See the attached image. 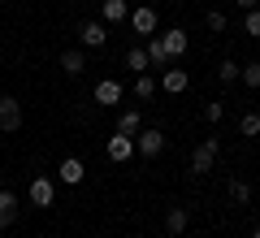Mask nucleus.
Wrapping results in <instances>:
<instances>
[{"mask_svg":"<svg viewBox=\"0 0 260 238\" xmlns=\"http://www.w3.org/2000/svg\"><path fill=\"white\" fill-rule=\"evenodd\" d=\"M217 152H221V143H217V139H204V143L191 152V174H213Z\"/></svg>","mask_w":260,"mask_h":238,"instance_id":"1","label":"nucleus"},{"mask_svg":"<svg viewBox=\"0 0 260 238\" xmlns=\"http://www.w3.org/2000/svg\"><path fill=\"white\" fill-rule=\"evenodd\" d=\"M135 152H139V156H148V160H152V156H160V152H165V134H160L156 126L139 130V134H135Z\"/></svg>","mask_w":260,"mask_h":238,"instance_id":"2","label":"nucleus"},{"mask_svg":"<svg viewBox=\"0 0 260 238\" xmlns=\"http://www.w3.org/2000/svg\"><path fill=\"white\" fill-rule=\"evenodd\" d=\"M130 26L139 30V35H156L160 18H156V9H152V5H143V9H130Z\"/></svg>","mask_w":260,"mask_h":238,"instance_id":"3","label":"nucleus"},{"mask_svg":"<svg viewBox=\"0 0 260 238\" xmlns=\"http://www.w3.org/2000/svg\"><path fill=\"white\" fill-rule=\"evenodd\" d=\"M0 130H22V104L13 100V95H5V100H0Z\"/></svg>","mask_w":260,"mask_h":238,"instance_id":"4","label":"nucleus"},{"mask_svg":"<svg viewBox=\"0 0 260 238\" xmlns=\"http://www.w3.org/2000/svg\"><path fill=\"white\" fill-rule=\"evenodd\" d=\"M52 199H56V186L48 182V178H35V182H30V203H35V208H52Z\"/></svg>","mask_w":260,"mask_h":238,"instance_id":"5","label":"nucleus"},{"mask_svg":"<svg viewBox=\"0 0 260 238\" xmlns=\"http://www.w3.org/2000/svg\"><path fill=\"white\" fill-rule=\"evenodd\" d=\"M130 156H135V139H130V134H113L109 139V160L121 165V160H130Z\"/></svg>","mask_w":260,"mask_h":238,"instance_id":"6","label":"nucleus"},{"mask_svg":"<svg viewBox=\"0 0 260 238\" xmlns=\"http://www.w3.org/2000/svg\"><path fill=\"white\" fill-rule=\"evenodd\" d=\"M18 221V195L13 191H0V229H9Z\"/></svg>","mask_w":260,"mask_h":238,"instance_id":"7","label":"nucleus"},{"mask_svg":"<svg viewBox=\"0 0 260 238\" xmlns=\"http://www.w3.org/2000/svg\"><path fill=\"white\" fill-rule=\"evenodd\" d=\"M83 160H78V156H70V160H61V169H56V178H61V182H70V186H78L83 182Z\"/></svg>","mask_w":260,"mask_h":238,"instance_id":"8","label":"nucleus"},{"mask_svg":"<svg viewBox=\"0 0 260 238\" xmlns=\"http://www.w3.org/2000/svg\"><path fill=\"white\" fill-rule=\"evenodd\" d=\"M148 65H156V70H169V52H165V44H160V35H148Z\"/></svg>","mask_w":260,"mask_h":238,"instance_id":"9","label":"nucleus"},{"mask_svg":"<svg viewBox=\"0 0 260 238\" xmlns=\"http://www.w3.org/2000/svg\"><path fill=\"white\" fill-rule=\"evenodd\" d=\"M117 100H121V83H117V78L95 83V104H117Z\"/></svg>","mask_w":260,"mask_h":238,"instance_id":"10","label":"nucleus"},{"mask_svg":"<svg viewBox=\"0 0 260 238\" xmlns=\"http://www.w3.org/2000/svg\"><path fill=\"white\" fill-rule=\"evenodd\" d=\"M100 18L104 22H126L130 18V5H126V0H104V5H100Z\"/></svg>","mask_w":260,"mask_h":238,"instance_id":"11","label":"nucleus"},{"mask_svg":"<svg viewBox=\"0 0 260 238\" xmlns=\"http://www.w3.org/2000/svg\"><path fill=\"white\" fill-rule=\"evenodd\" d=\"M61 70L70 74V78H78V74L87 70V56L78 52V48H70V52H61Z\"/></svg>","mask_w":260,"mask_h":238,"instance_id":"12","label":"nucleus"},{"mask_svg":"<svg viewBox=\"0 0 260 238\" xmlns=\"http://www.w3.org/2000/svg\"><path fill=\"white\" fill-rule=\"evenodd\" d=\"M186 83H191V78H186V70H165V78H160V87H165L169 95H182Z\"/></svg>","mask_w":260,"mask_h":238,"instance_id":"13","label":"nucleus"},{"mask_svg":"<svg viewBox=\"0 0 260 238\" xmlns=\"http://www.w3.org/2000/svg\"><path fill=\"white\" fill-rule=\"evenodd\" d=\"M78 35H83V44H87V48H104L109 30H104V22H87V26L78 30Z\"/></svg>","mask_w":260,"mask_h":238,"instance_id":"14","label":"nucleus"},{"mask_svg":"<svg viewBox=\"0 0 260 238\" xmlns=\"http://www.w3.org/2000/svg\"><path fill=\"white\" fill-rule=\"evenodd\" d=\"M139 130H143V117H139L135 109H126V113L117 117V134H130V139H135Z\"/></svg>","mask_w":260,"mask_h":238,"instance_id":"15","label":"nucleus"},{"mask_svg":"<svg viewBox=\"0 0 260 238\" xmlns=\"http://www.w3.org/2000/svg\"><path fill=\"white\" fill-rule=\"evenodd\" d=\"M160 44H165L169 61H174V56H182V52H186V35H182V30H165V35H160Z\"/></svg>","mask_w":260,"mask_h":238,"instance_id":"16","label":"nucleus"},{"mask_svg":"<svg viewBox=\"0 0 260 238\" xmlns=\"http://www.w3.org/2000/svg\"><path fill=\"white\" fill-rule=\"evenodd\" d=\"M186 221H191V217H186V208H169L165 229H169V234H182V229H186Z\"/></svg>","mask_w":260,"mask_h":238,"instance_id":"17","label":"nucleus"},{"mask_svg":"<svg viewBox=\"0 0 260 238\" xmlns=\"http://www.w3.org/2000/svg\"><path fill=\"white\" fill-rule=\"evenodd\" d=\"M135 95H139V100H152V95H156V83H152L148 74H139V78H135Z\"/></svg>","mask_w":260,"mask_h":238,"instance_id":"18","label":"nucleus"},{"mask_svg":"<svg viewBox=\"0 0 260 238\" xmlns=\"http://www.w3.org/2000/svg\"><path fill=\"white\" fill-rule=\"evenodd\" d=\"M239 130H243V134H247V139H256V134H260V113H243Z\"/></svg>","mask_w":260,"mask_h":238,"instance_id":"19","label":"nucleus"},{"mask_svg":"<svg viewBox=\"0 0 260 238\" xmlns=\"http://www.w3.org/2000/svg\"><path fill=\"white\" fill-rule=\"evenodd\" d=\"M239 78L247 87H260V61H251V65H239Z\"/></svg>","mask_w":260,"mask_h":238,"instance_id":"20","label":"nucleus"},{"mask_svg":"<svg viewBox=\"0 0 260 238\" xmlns=\"http://www.w3.org/2000/svg\"><path fill=\"white\" fill-rule=\"evenodd\" d=\"M230 199H234V203H247V199H251V186L234 178V182H230Z\"/></svg>","mask_w":260,"mask_h":238,"instance_id":"21","label":"nucleus"},{"mask_svg":"<svg viewBox=\"0 0 260 238\" xmlns=\"http://www.w3.org/2000/svg\"><path fill=\"white\" fill-rule=\"evenodd\" d=\"M243 30H247L251 39H260V9H247V18H243Z\"/></svg>","mask_w":260,"mask_h":238,"instance_id":"22","label":"nucleus"},{"mask_svg":"<svg viewBox=\"0 0 260 238\" xmlns=\"http://www.w3.org/2000/svg\"><path fill=\"white\" fill-rule=\"evenodd\" d=\"M126 65H130V70H148V52H143V48H130V52H126Z\"/></svg>","mask_w":260,"mask_h":238,"instance_id":"23","label":"nucleus"},{"mask_svg":"<svg viewBox=\"0 0 260 238\" xmlns=\"http://www.w3.org/2000/svg\"><path fill=\"white\" fill-rule=\"evenodd\" d=\"M217 74H221V83H234V78H239V65H234V61H221V65H217Z\"/></svg>","mask_w":260,"mask_h":238,"instance_id":"24","label":"nucleus"},{"mask_svg":"<svg viewBox=\"0 0 260 238\" xmlns=\"http://www.w3.org/2000/svg\"><path fill=\"white\" fill-rule=\"evenodd\" d=\"M204 117H208V121H221V117H225V104H221V100H213V104L204 109Z\"/></svg>","mask_w":260,"mask_h":238,"instance_id":"25","label":"nucleus"},{"mask_svg":"<svg viewBox=\"0 0 260 238\" xmlns=\"http://www.w3.org/2000/svg\"><path fill=\"white\" fill-rule=\"evenodd\" d=\"M208 26L221 35V30H225V13H221V9H213V13H208Z\"/></svg>","mask_w":260,"mask_h":238,"instance_id":"26","label":"nucleus"},{"mask_svg":"<svg viewBox=\"0 0 260 238\" xmlns=\"http://www.w3.org/2000/svg\"><path fill=\"white\" fill-rule=\"evenodd\" d=\"M239 9H260V0H234Z\"/></svg>","mask_w":260,"mask_h":238,"instance_id":"27","label":"nucleus"},{"mask_svg":"<svg viewBox=\"0 0 260 238\" xmlns=\"http://www.w3.org/2000/svg\"><path fill=\"white\" fill-rule=\"evenodd\" d=\"M251 238H260V225H256V234H251Z\"/></svg>","mask_w":260,"mask_h":238,"instance_id":"28","label":"nucleus"}]
</instances>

┄┄┄┄┄┄┄┄┄┄┄┄┄┄┄┄┄┄┄┄

• [COSA SERVE] Raccogli tutte le righe qui sopra che contengono la stringa "instances", distinguendo tra maiuscole e minuscole.

• [COMPITO SVOLTO]
Wrapping results in <instances>:
<instances>
</instances>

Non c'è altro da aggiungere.